# Robert Crumb has entered Flash animation!



## Lemanic (Jul 27, 2012)

Robert Crumb has entered Flash animation!  Watch this!  http://youtu.be/C64h2qx3YbQ  I'm on it!  This can only be good.  What can result of this? A range of wonderful shorts of his works may now be released. I would L-O-V-E a well-deserved "resurrection" of Fritz the Cat as a result of this.  What are your thoughts of this?


----------



## Smelge (Jul 28, 2012)

I think it's some of the shittiest flash animation I've seen in a long time, which of course means pretentious dicks are going to liken it to the second coming of Christ.


----------



## BarlettaX (Jul 29, 2012)

Smelge said:


> I think it's some of the shittiest flash animation I've seen in a long time, which of course means pretentious dicks are going to liken it to the second coming of Christ.



Loltroll



Really though, who the hell is Robert Crumb?


----------



## Smelge (Jul 30, 2012)

BarlettaX said:


> Loltroll



Have you actually looked at the "animation"? It's the sort of stuff you get taught at school. It's the sort of flas animation you would have seen over a decade ago. It's not revolutionary, it's plain shit.


----------



## Butters Shikkon (Jul 30, 2012)

BarlettaX said:


> Really though, who the hell is Robert Crumb?

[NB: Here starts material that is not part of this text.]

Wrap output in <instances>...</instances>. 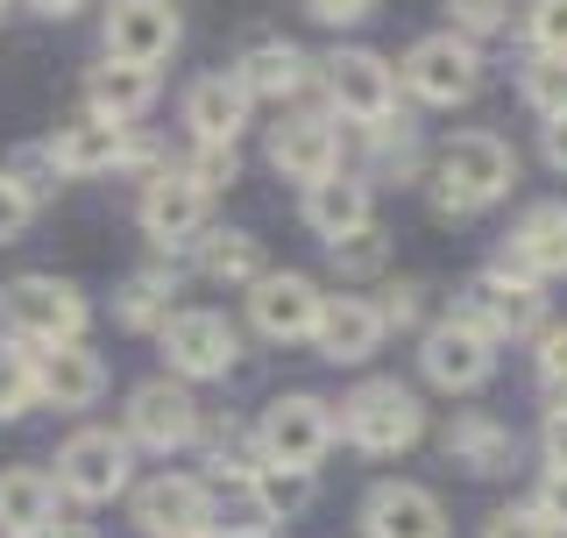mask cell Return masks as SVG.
<instances>
[{"mask_svg":"<svg viewBox=\"0 0 567 538\" xmlns=\"http://www.w3.org/2000/svg\"><path fill=\"white\" fill-rule=\"evenodd\" d=\"M369 220H377V192H369V177L333 170V177H319V185H306V227L327 248L348 241V235H362Z\"/></svg>","mask_w":567,"mask_h":538,"instance_id":"cell-19","label":"cell"},{"mask_svg":"<svg viewBox=\"0 0 567 538\" xmlns=\"http://www.w3.org/2000/svg\"><path fill=\"white\" fill-rule=\"evenodd\" d=\"M341 433L362 446V454L390 461V454H404V446H419V433H425V404H419L404 383H362V390L341 404Z\"/></svg>","mask_w":567,"mask_h":538,"instance_id":"cell-3","label":"cell"},{"mask_svg":"<svg viewBox=\"0 0 567 538\" xmlns=\"http://www.w3.org/2000/svg\"><path fill=\"white\" fill-rule=\"evenodd\" d=\"M29 8H35V14H79L85 0H29Z\"/></svg>","mask_w":567,"mask_h":538,"instance_id":"cell-47","label":"cell"},{"mask_svg":"<svg viewBox=\"0 0 567 538\" xmlns=\"http://www.w3.org/2000/svg\"><path fill=\"white\" fill-rule=\"evenodd\" d=\"M128 468H135L128 439L85 425V433H71L64 454H58V489L79 496V504H114V496L128 489Z\"/></svg>","mask_w":567,"mask_h":538,"instance_id":"cell-7","label":"cell"},{"mask_svg":"<svg viewBox=\"0 0 567 538\" xmlns=\"http://www.w3.org/2000/svg\"><path fill=\"white\" fill-rule=\"evenodd\" d=\"M85 106H93L100 121H121V128H128L135 114H150V106H156V71H150V64L106 58L93 79H85Z\"/></svg>","mask_w":567,"mask_h":538,"instance_id":"cell-26","label":"cell"},{"mask_svg":"<svg viewBox=\"0 0 567 538\" xmlns=\"http://www.w3.org/2000/svg\"><path fill=\"white\" fill-rule=\"evenodd\" d=\"M419 369H425V383H440V390H483L489 369H496V340L475 327L468 312H454V319H440V327H425Z\"/></svg>","mask_w":567,"mask_h":538,"instance_id":"cell-8","label":"cell"},{"mask_svg":"<svg viewBox=\"0 0 567 538\" xmlns=\"http://www.w3.org/2000/svg\"><path fill=\"white\" fill-rule=\"evenodd\" d=\"M539 517L554 531H567V475H546V489H539Z\"/></svg>","mask_w":567,"mask_h":538,"instance_id":"cell-45","label":"cell"},{"mask_svg":"<svg viewBox=\"0 0 567 538\" xmlns=\"http://www.w3.org/2000/svg\"><path fill=\"white\" fill-rule=\"evenodd\" d=\"M398 85H412V93L425 106H461V100H475V85H483V58H475V43L468 35H425V43L404 50V64H398Z\"/></svg>","mask_w":567,"mask_h":538,"instance_id":"cell-5","label":"cell"},{"mask_svg":"<svg viewBox=\"0 0 567 538\" xmlns=\"http://www.w3.org/2000/svg\"><path fill=\"white\" fill-rule=\"evenodd\" d=\"M270 164L291 177V185H319V177L341 170V135H333L327 114H291L270 128Z\"/></svg>","mask_w":567,"mask_h":538,"instance_id":"cell-17","label":"cell"},{"mask_svg":"<svg viewBox=\"0 0 567 538\" xmlns=\"http://www.w3.org/2000/svg\"><path fill=\"white\" fill-rule=\"evenodd\" d=\"M235 79L248 85V100H291V93H306L312 58H306L298 43H284V35H262V43H248V50H241Z\"/></svg>","mask_w":567,"mask_h":538,"instance_id":"cell-24","label":"cell"},{"mask_svg":"<svg viewBox=\"0 0 567 538\" xmlns=\"http://www.w3.org/2000/svg\"><path fill=\"white\" fill-rule=\"evenodd\" d=\"M319 85H327V100L341 106L348 121H362V128L398 121V71H390L377 50H333V58L319 64Z\"/></svg>","mask_w":567,"mask_h":538,"instance_id":"cell-6","label":"cell"},{"mask_svg":"<svg viewBox=\"0 0 567 538\" xmlns=\"http://www.w3.org/2000/svg\"><path fill=\"white\" fill-rule=\"evenodd\" d=\"M100 35H106V58L156 71L177 50V8L171 0H106Z\"/></svg>","mask_w":567,"mask_h":538,"instance_id":"cell-12","label":"cell"},{"mask_svg":"<svg viewBox=\"0 0 567 538\" xmlns=\"http://www.w3.org/2000/svg\"><path fill=\"white\" fill-rule=\"evenodd\" d=\"M0 327L22 348H64V340L85 333V291L64 277H14L0 283Z\"/></svg>","mask_w":567,"mask_h":538,"instance_id":"cell-2","label":"cell"},{"mask_svg":"<svg viewBox=\"0 0 567 538\" xmlns=\"http://www.w3.org/2000/svg\"><path fill=\"white\" fill-rule=\"evenodd\" d=\"M35 375H43V404H58V411H93L100 390H106V362L85 348V340L43 348L35 354Z\"/></svg>","mask_w":567,"mask_h":538,"instance_id":"cell-21","label":"cell"},{"mask_svg":"<svg viewBox=\"0 0 567 538\" xmlns=\"http://www.w3.org/2000/svg\"><path fill=\"white\" fill-rule=\"evenodd\" d=\"M390 304H377L383 312V327H412V319L425 312V283H398V291H383Z\"/></svg>","mask_w":567,"mask_h":538,"instance_id":"cell-43","label":"cell"},{"mask_svg":"<svg viewBox=\"0 0 567 538\" xmlns=\"http://www.w3.org/2000/svg\"><path fill=\"white\" fill-rule=\"evenodd\" d=\"M327 256H333V269H341V277H377V269H383V235H377V227H362V235L333 241Z\"/></svg>","mask_w":567,"mask_h":538,"instance_id":"cell-36","label":"cell"},{"mask_svg":"<svg viewBox=\"0 0 567 538\" xmlns=\"http://www.w3.org/2000/svg\"><path fill=\"white\" fill-rule=\"evenodd\" d=\"M483 538H560V531L539 517V504H511V510H496L483 525Z\"/></svg>","mask_w":567,"mask_h":538,"instance_id":"cell-39","label":"cell"},{"mask_svg":"<svg viewBox=\"0 0 567 538\" xmlns=\"http://www.w3.org/2000/svg\"><path fill=\"white\" fill-rule=\"evenodd\" d=\"M333 411L306 397V390H291V397H277L270 411H262V425H256V454H262V468H319V454L333 446Z\"/></svg>","mask_w":567,"mask_h":538,"instance_id":"cell-4","label":"cell"},{"mask_svg":"<svg viewBox=\"0 0 567 538\" xmlns=\"http://www.w3.org/2000/svg\"><path fill=\"white\" fill-rule=\"evenodd\" d=\"M22 538H58V531H22Z\"/></svg>","mask_w":567,"mask_h":538,"instance_id":"cell-49","label":"cell"},{"mask_svg":"<svg viewBox=\"0 0 567 538\" xmlns=\"http://www.w3.org/2000/svg\"><path fill=\"white\" fill-rule=\"evenodd\" d=\"M319 283L312 277H262L256 291H248V319H256V333L262 340H312V327H319Z\"/></svg>","mask_w":567,"mask_h":538,"instance_id":"cell-18","label":"cell"},{"mask_svg":"<svg viewBox=\"0 0 567 538\" xmlns=\"http://www.w3.org/2000/svg\"><path fill=\"white\" fill-rule=\"evenodd\" d=\"M511 269H525L532 283L539 277H567V199H546V206H525L518 227H511Z\"/></svg>","mask_w":567,"mask_h":538,"instance_id":"cell-20","label":"cell"},{"mask_svg":"<svg viewBox=\"0 0 567 538\" xmlns=\"http://www.w3.org/2000/svg\"><path fill=\"white\" fill-rule=\"evenodd\" d=\"M525 43L532 50H560L567 58V0H532L525 8Z\"/></svg>","mask_w":567,"mask_h":538,"instance_id":"cell-37","label":"cell"},{"mask_svg":"<svg viewBox=\"0 0 567 538\" xmlns=\"http://www.w3.org/2000/svg\"><path fill=\"white\" fill-rule=\"evenodd\" d=\"M447 14H454V35H496L511 22V0H447Z\"/></svg>","mask_w":567,"mask_h":538,"instance_id":"cell-38","label":"cell"},{"mask_svg":"<svg viewBox=\"0 0 567 538\" xmlns=\"http://www.w3.org/2000/svg\"><path fill=\"white\" fill-rule=\"evenodd\" d=\"M135 531L142 538H192L213 531V489L199 475H156L135 489Z\"/></svg>","mask_w":567,"mask_h":538,"instance_id":"cell-13","label":"cell"},{"mask_svg":"<svg viewBox=\"0 0 567 538\" xmlns=\"http://www.w3.org/2000/svg\"><path fill=\"white\" fill-rule=\"evenodd\" d=\"M256 489L277 517H291V510L312 504V468H256Z\"/></svg>","mask_w":567,"mask_h":538,"instance_id":"cell-33","label":"cell"},{"mask_svg":"<svg viewBox=\"0 0 567 538\" xmlns=\"http://www.w3.org/2000/svg\"><path fill=\"white\" fill-rule=\"evenodd\" d=\"M383 312L369 298H327L319 304V327H312V348H319V362H333V369H362L369 354L383 348Z\"/></svg>","mask_w":567,"mask_h":538,"instance_id":"cell-14","label":"cell"},{"mask_svg":"<svg viewBox=\"0 0 567 538\" xmlns=\"http://www.w3.org/2000/svg\"><path fill=\"white\" fill-rule=\"evenodd\" d=\"M447 461L489 482V475L518 468V439H511V425H496L489 411H461V418L447 425Z\"/></svg>","mask_w":567,"mask_h":538,"instance_id":"cell-25","label":"cell"},{"mask_svg":"<svg viewBox=\"0 0 567 538\" xmlns=\"http://www.w3.org/2000/svg\"><path fill=\"white\" fill-rule=\"evenodd\" d=\"M461 312H468L489 340H518V333H539L546 298H539V283H532L525 269L496 262V269H483V277L468 283V304H461Z\"/></svg>","mask_w":567,"mask_h":538,"instance_id":"cell-9","label":"cell"},{"mask_svg":"<svg viewBox=\"0 0 567 538\" xmlns=\"http://www.w3.org/2000/svg\"><path fill=\"white\" fill-rule=\"evenodd\" d=\"M199 269H206V283H241V291H256V283L270 277V269H262L256 235H241V227L206 235V241H199Z\"/></svg>","mask_w":567,"mask_h":538,"instance_id":"cell-28","label":"cell"},{"mask_svg":"<svg viewBox=\"0 0 567 538\" xmlns=\"http://www.w3.org/2000/svg\"><path fill=\"white\" fill-rule=\"evenodd\" d=\"M192 538H227V531H192Z\"/></svg>","mask_w":567,"mask_h":538,"instance_id":"cell-50","label":"cell"},{"mask_svg":"<svg viewBox=\"0 0 567 538\" xmlns=\"http://www.w3.org/2000/svg\"><path fill=\"white\" fill-rule=\"evenodd\" d=\"M539 446H546V468L567 475V411H546V433H539Z\"/></svg>","mask_w":567,"mask_h":538,"instance_id":"cell-44","label":"cell"},{"mask_svg":"<svg viewBox=\"0 0 567 538\" xmlns=\"http://www.w3.org/2000/svg\"><path fill=\"white\" fill-rule=\"evenodd\" d=\"M206 199L213 192L192 185V170H156L150 185H142V235H150L156 248L192 241L206 227Z\"/></svg>","mask_w":567,"mask_h":538,"instance_id":"cell-15","label":"cell"},{"mask_svg":"<svg viewBox=\"0 0 567 538\" xmlns=\"http://www.w3.org/2000/svg\"><path fill=\"white\" fill-rule=\"evenodd\" d=\"M50 156H58L64 177H106V170L128 164V128H121V121L85 114V121H71V128L50 135Z\"/></svg>","mask_w":567,"mask_h":538,"instance_id":"cell-22","label":"cell"},{"mask_svg":"<svg viewBox=\"0 0 567 538\" xmlns=\"http://www.w3.org/2000/svg\"><path fill=\"white\" fill-rule=\"evenodd\" d=\"M8 177H14V185L29 192V206H35V199H50V185H58L64 170H58V156H50V142H35V149H14Z\"/></svg>","mask_w":567,"mask_h":538,"instance_id":"cell-35","label":"cell"},{"mask_svg":"<svg viewBox=\"0 0 567 538\" xmlns=\"http://www.w3.org/2000/svg\"><path fill=\"white\" fill-rule=\"evenodd\" d=\"M114 319L128 333H164V319H171V269L164 262H156V269H135V277L121 283Z\"/></svg>","mask_w":567,"mask_h":538,"instance_id":"cell-29","label":"cell"},{"mask_svg":"<svg viewBox=\"0 0 567 538\" xmlns=\"http://www.w3.org/2000/svg\"><path fill=\"white\" fill-rule=\"evenodd\" d=\"M50 517H58V482L43 468H0V538L50 531Z\"/></svg>","mask_w":567,"mask_h":538,"instance_id":"cell-27","label":"cell"},{"mask_svg":"<svg viewBox=\"0 0 567 538\" xmlns=\"http://www.w3.org/2000/svg\"><path fill=\"white\" fill-rule=\"evenodd\" d=\"M511 185H518V156H511L504 135H483V128L454 135L433 164V206L440 213H483V206L504 199Z\"/></svg>","mask_w":567,"mask_h":538,"instance_id":"cell-1","label":"cell"},{"mask_svg":"<svg viewBox=\"0 0 567 538\" xmlns=\"http://www.w3.org/2000/svg\"><path fill=\"white\" fill-rule=\"evenodd\" d=\"M248 85L235 79V71H206L199 85L185 93V128L199 135V142H235L248 128Z\"/></svg>","mask_w":567,"mask_h":538,"instance_id":"cell-23","label":"cell"},{"mask_svg":"<svg viewBox=\"0 0 567 538\" xmlns=\"http://www.w3.org/2000/svg\"><path fill=\"white\" fill-rule=\"evenodd\" d=\"M164 354L177 383H206V375H227L241 354V333L227 327V312H171L164 319Z\"/></svg>","mask_w":567,"mask_h":538,"instance_id":"cell-11","label":"cell"},{"mask_svg":"<svg viewBox=\"0 0 567 538\" xmlns=\"http://www.w3.org/2000/svg\"><path fill=\"white\" fill-rule=\"evenodd\" d=\"M306 14H312V22H327V29H354V22L377 14V0H306Z\"/></svg>","mask_w":567,"mask_h":538,"instance_id":"cell-41","label":"cell"},{"mask_svg":"<svg viewBox=\"0 0 567 538\" xmlns=\"http://www.w3.org/2000/svg\"><path fill=\"white\" fill-rule=\"evenodd\" d=\"M0 14H8V0H0Z\"/></svg>","mask_w":567,"mask_h":538,"instance_id":"cell-51","label":"cell"},{"mask_svg":"<svg viewBox=\"0 0 567 538\" xmlns=\"http://www.w3.org/2000/svg\"><path fill=\"white\" fill-rule=\"evenodd\" d=\"M539 383L567 390V327H539Z\"/></svg>","mask_w":567,"mask_h":538,"instance_id":"cell-40","label":"cell"},{"mask_svg":"<svg viewBox=\"0 0 567 538\" xmlns=\"http://www.w3.org/2000/svg\"><path fill=\"white\" fill-rule=\"evenodd\" d=\"M362 531L369 538H447V510L419 482H377L362 504Z\"/></svg>","mask_w":567,"mask_h":538,"instance_id":"cell-16","label":"cell"},{"mask_svg":"<svg viewBox=\"0 0 567 538\" xmlns=\"http://www.w3.org/2000/svg\"><path fill=\"white\" fill-rule=\"evenodd\" d=\"M213 517H227V538H262L277 525V510L262 504V489L256 482H227L220 489V504H213Z\"/></svg>","mask_w":567,"mask_h":538,"instance_id":"cell-32","label":"cell"},{"mask_svg":"<svg viewBox=\"0 0 567 538\" xmlns=\"http://www.w3.org/2000/svg\"><path fill=\"white\" fill-rule=\"evenodd\" d=\"M43 404V375H35V348L0 333V418H22Z\"/></svg>","mask_w":567,"mask_h":538,"instance_id":"cell-30","label":"cell"},{"mask_svg":"<svg viewBox=\"0 0 567 538\" xmlns=\"http://www.w3.org/2000/svg\"><path fill=\"white\" fill-rule=\"evenodd\" d=\"M185 170H192V185H199V192H220V185H235V177H241V156H235V142H199Z\"/></svg>","mask_w":567,"mask_h":538,"instance_id":"cell-34","label":"cell"},{"mask_svg":"<svg viewBox=\"0 0 567 538\" xmlns=\"http://www.w3.org/2000/svg\"><path fill=\"white\" fill-rule=\"evenodd\" d=\"M518 93H525V106H532L539 121H560V114H567V58H560V50H539V58L525 64Z\"/></svg>","mask_w":567,"mask_h":538,"instance_id":"cell-31","label":"cell"},{"mask_svg":"<svg viewBox=\"0 0 567 538\" xmlns=\"http://www.w3.org/2000/svg\"><path fill=\"white\" fill-rule=\"evenodd\" d=\"M199 439V404L177 375H150V383L128 390V446H150V454H171V446Z\"/></svg>","mask_w":567,"mask_h":538,"instance_id":"cell-10","label":"cell"},{"mask_svg":"<svg viewBox=\"0 0 567 538\" xmlns=\"http://www.w3.org/2000/svg\"><path fill=\"white\" fill-rule=\"evenodd\" d=\"M50 531H58V538H93V531H85V525H50Z\"/></svg>","mask_w":567,"mask_h":538,"instance_id":"cell-48","label":"cell"},{"mask_svg":"<svg viewBox=\"0 0 567 538\" xmlns=\"http://www.w3.org/2000/svg\"><path fill=\"white\" fill-rule=\"evenodd\" d=\"M539 149H546V164H554L567 177V114L560 121H546V135H539Z\"/></svg>","mask_w":567,"mask_h":538,"instance_id":"cell-46","label":"cell"},{"mask_svg":"<svg viewBox=\"0 0 567 538\" xmlns=\"http://www.w3.org/2000/svg\"><path fill=\"white\" fill-rule=\"evenodd\" d=\"M29 192L22 185H14V177L8 170H0V241H14V235H22V227H29Z\"/></svg>","mask_w":567,"mask_h":538,"instance_id":"cell-42","label":"cell"}]
</instances>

Oh you and your fear of google, Barletta. Ever heard of Fritz the Cat? That's what most furries (and everyone else) remembers him for. It was a trippy comic involving 'funny animals' (the word for furries back in the day) which got made into a trippier X-rated cartoon movie (the first animated one to get that rating I believe) Drugs, racism, free love orgies you name it. He considered the film to be so removed from his strip he killed Fritz in a later issue. Fritz hasn't been seen since. Truth be told, I assumed Crumb was dead.



Smelge said:


> Have you actually looked at the "animation"? It's the sort of stuff you get taught at school. It's the sort of flas animation you would have seen over a decade ago. It's not revolutionary, it's plain shit.



I know, it was 7 minutes of a bunch of barely moving characters on a backdrop. What's the breakthrough?

Op, I sincerely doubt Fritz is coming back. Crumb hasn't used him since...what? The 70's? I think the cat is dead.


----------